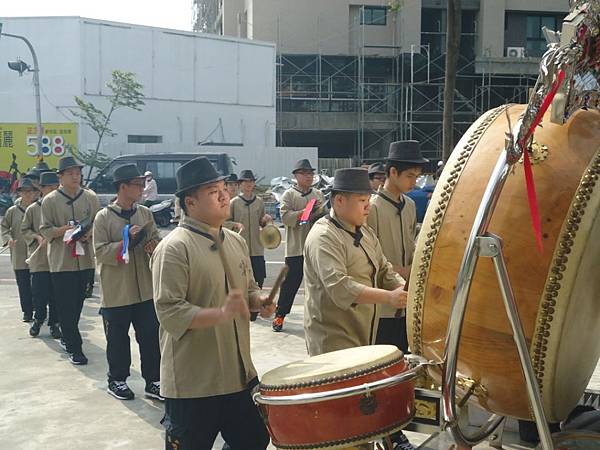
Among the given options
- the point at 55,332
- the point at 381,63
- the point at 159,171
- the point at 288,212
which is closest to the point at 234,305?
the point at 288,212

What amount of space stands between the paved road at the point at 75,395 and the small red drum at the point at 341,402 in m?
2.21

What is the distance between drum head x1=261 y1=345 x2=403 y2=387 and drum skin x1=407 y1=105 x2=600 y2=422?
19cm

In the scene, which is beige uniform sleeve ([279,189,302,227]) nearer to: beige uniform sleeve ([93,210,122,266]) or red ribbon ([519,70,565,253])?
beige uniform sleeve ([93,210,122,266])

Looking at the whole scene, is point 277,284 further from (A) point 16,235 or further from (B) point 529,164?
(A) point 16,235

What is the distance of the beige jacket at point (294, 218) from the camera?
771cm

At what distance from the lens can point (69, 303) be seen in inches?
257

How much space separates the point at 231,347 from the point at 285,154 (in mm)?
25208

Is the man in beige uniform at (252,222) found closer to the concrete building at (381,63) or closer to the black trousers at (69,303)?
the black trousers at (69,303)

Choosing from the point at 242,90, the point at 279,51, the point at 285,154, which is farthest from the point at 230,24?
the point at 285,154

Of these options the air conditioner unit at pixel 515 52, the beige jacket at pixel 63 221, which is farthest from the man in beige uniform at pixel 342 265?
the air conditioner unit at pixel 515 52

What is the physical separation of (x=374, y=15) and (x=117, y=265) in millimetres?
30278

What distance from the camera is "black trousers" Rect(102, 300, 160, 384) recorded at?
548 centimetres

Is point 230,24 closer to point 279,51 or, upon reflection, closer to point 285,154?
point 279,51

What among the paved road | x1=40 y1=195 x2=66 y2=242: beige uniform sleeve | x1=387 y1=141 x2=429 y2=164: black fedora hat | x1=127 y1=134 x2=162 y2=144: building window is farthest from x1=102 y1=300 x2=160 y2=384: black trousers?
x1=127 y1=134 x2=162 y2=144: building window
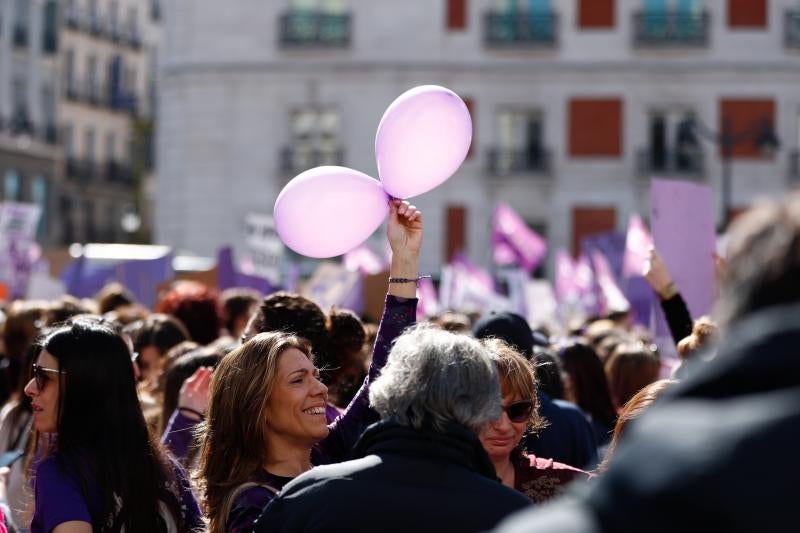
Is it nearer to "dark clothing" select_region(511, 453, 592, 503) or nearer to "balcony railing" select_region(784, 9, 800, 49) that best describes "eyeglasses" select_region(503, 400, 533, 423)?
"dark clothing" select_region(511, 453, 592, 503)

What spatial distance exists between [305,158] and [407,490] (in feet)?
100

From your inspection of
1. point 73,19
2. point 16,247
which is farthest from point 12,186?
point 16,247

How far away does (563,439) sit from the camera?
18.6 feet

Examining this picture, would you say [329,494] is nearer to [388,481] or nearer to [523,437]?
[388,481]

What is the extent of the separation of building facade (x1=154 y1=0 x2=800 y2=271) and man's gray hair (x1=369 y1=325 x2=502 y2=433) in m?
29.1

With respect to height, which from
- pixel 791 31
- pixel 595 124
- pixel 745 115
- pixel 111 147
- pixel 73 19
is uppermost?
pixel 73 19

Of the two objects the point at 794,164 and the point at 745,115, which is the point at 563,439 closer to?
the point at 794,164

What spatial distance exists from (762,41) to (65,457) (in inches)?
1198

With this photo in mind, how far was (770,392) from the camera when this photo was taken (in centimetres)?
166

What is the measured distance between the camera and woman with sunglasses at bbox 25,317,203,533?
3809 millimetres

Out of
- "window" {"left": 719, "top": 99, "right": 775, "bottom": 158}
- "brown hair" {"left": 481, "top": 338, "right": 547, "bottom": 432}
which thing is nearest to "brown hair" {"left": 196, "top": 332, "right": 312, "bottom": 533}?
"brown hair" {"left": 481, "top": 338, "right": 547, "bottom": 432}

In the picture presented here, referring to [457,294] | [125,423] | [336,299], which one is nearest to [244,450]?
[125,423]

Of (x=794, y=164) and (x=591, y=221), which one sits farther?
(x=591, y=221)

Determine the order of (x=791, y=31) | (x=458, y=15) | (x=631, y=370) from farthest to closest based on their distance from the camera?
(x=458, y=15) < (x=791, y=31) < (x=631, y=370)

************

- **What you have to do**
Reproduce all of the material above, changing every occurrence of "paved road" to "asphalt road" and keeping everything else the same. Omit the pictures.

- **Full answer**
Among the given options
- the point at 55,332
- the point at 381,63
- the point at 159,171
- the point at 288,212
which is closest to the point at 234,305?
the point at 288,212

What amount of space stands between the asphalt road at the point at 75,395 and the small red drum at the point at 341,402 in m?
2.21

What is the distance between drum head x1=261 y1=345 x2=403 y2=387 and drum skin x1=407 y1=105 x2=600 y2=422?
19cm

In the scene, which is beige uniform sleeve ([279,189,302,227]) nearer to: beige uniform sleeve ([93,210,122,266]) or red ribbon ([519,70,565,253])?
beige uniform sleeve ([93,210,122,266])

Looking at the whole scene, is point 277,284 further from (A) point 16,235 or further from (B) point 529,164?
(A) point 16,235

What is the distance of the beige jacket at point (294, 218) from the camera?
771cm

At what distance from the lens can point (69, 303) be seen in inches?
257

How much space separates the point at 231,347 from the point at 285,154 (in mm)?
25208

Is the man in beige uniform at (252,222) found closer to the concrete building at (381,63) or closer to the black trousers at (69,303)?
the black trousers at (69,303)

Choosing from the point at 242,90, the point at 279,51, the point at 285,154, which is farthest from the point at 230,24?
the point at 285,154

Of these options the air conditioner unit at pixel 515 52, the beige jacket at pixel 63 221, which is farthest from the man in beige uniform at pixel 342 265?
the air conditioner unit at pixel 515 52

What is the physical separation of (x=374, y=15) and (x=117, y=265) in millimetres?
30278

What distance from the camera is "black trousers" Rect(102, 300, 160, 384) recorded at?
548 centimetres

Is point 230,24 closer to point 279,51 or, upon reflection, closer to point 285,154?
point 279,51

What among the asphalt road | x1=40 y1=195 x2=66 y2=242: beige uniform sleeve | x1=387 y1=141 x2=429 y2=164: black fedora hat | x1=127 y1=134 x2=162 y2=144: building window is farthest from x1=102 y1=300 x2=160 y2=384: black trousers?
x1=127 y1=134 x2=162 y2=144: building window
Is it nearer to "dark clothing" select_region(511, 453, 592, 503) or nearer to "balcony railing" select_region(784, 9, 800, 49) that best describes "eyeglasses" select_region(503, 400, 533, 423)?
"dark clothing" select_region(511, 453, 592, 503)

What spatial distance exists between [305,158] and [407,490] (in feet)?
100

From your inspection of
1. point 73,19
2. point 16,247
which is farthest from point 12,186?
point 16,247

How far away does (563,439) sit from the camera?
18.6 feet

Examining this picture, would you say [329,494] is nearer to [388,481] or nearer to [523,437]?
[388,481]

What is the extent of the separation of building facade (x1=154 y1=0 x2=800 y2=271) and man's gray hair (x1=369 y1=325 x2=502 y2=433) in m?
29.1

With respect to height, which from
- pixel 791 31
- pixel 595 124
- pixel 745 115
- pixel 111 147
- pixel 73 19
is uppermost?
pixel 73 19

Of the two objects the point at 794,164 and the point at 745,115, which is the point at 563,439 closer to?
the point at 794,164

What spatial distance exists from (762,41) to (65,457) (in inches)?
1198

With this photo in mind, how far was (770,392) from the camera when this photo was taken (in centimetres)?
166

What is the measured distance between the camera and woman with sunglasses at bbox 25,317,203,533?
3809 millimetres

Out of
- "window" {"left": 719, "top": 99, "right": 775, "bottom": 158}
- "brown hair" {"left": 481, "top": 338, "right": 547, "bottom": 432}
which thing is nearest to "brown hair" {"left": 196, "top": 332, "right": 312, "bottom": 533}?
"brown hair" {"left": 481, "top": 338, "right": 547, "bottom": 432}

In the picture presented here, referring to [457,294] | [125,423] | [336,299], which one is nearest to [244,450]?
[125,423]

Of (x=794, y=164) and (x=591, y=221), which one sits farther?
(x=591, y=221)

Determine the order of (x=791, y=31) | (x=458, y=15) | (x=631, y=370) from farthest to closest based on their distance from the camera?
(x=458, y=15) < (x=791, y=31) < (x=631, y=370)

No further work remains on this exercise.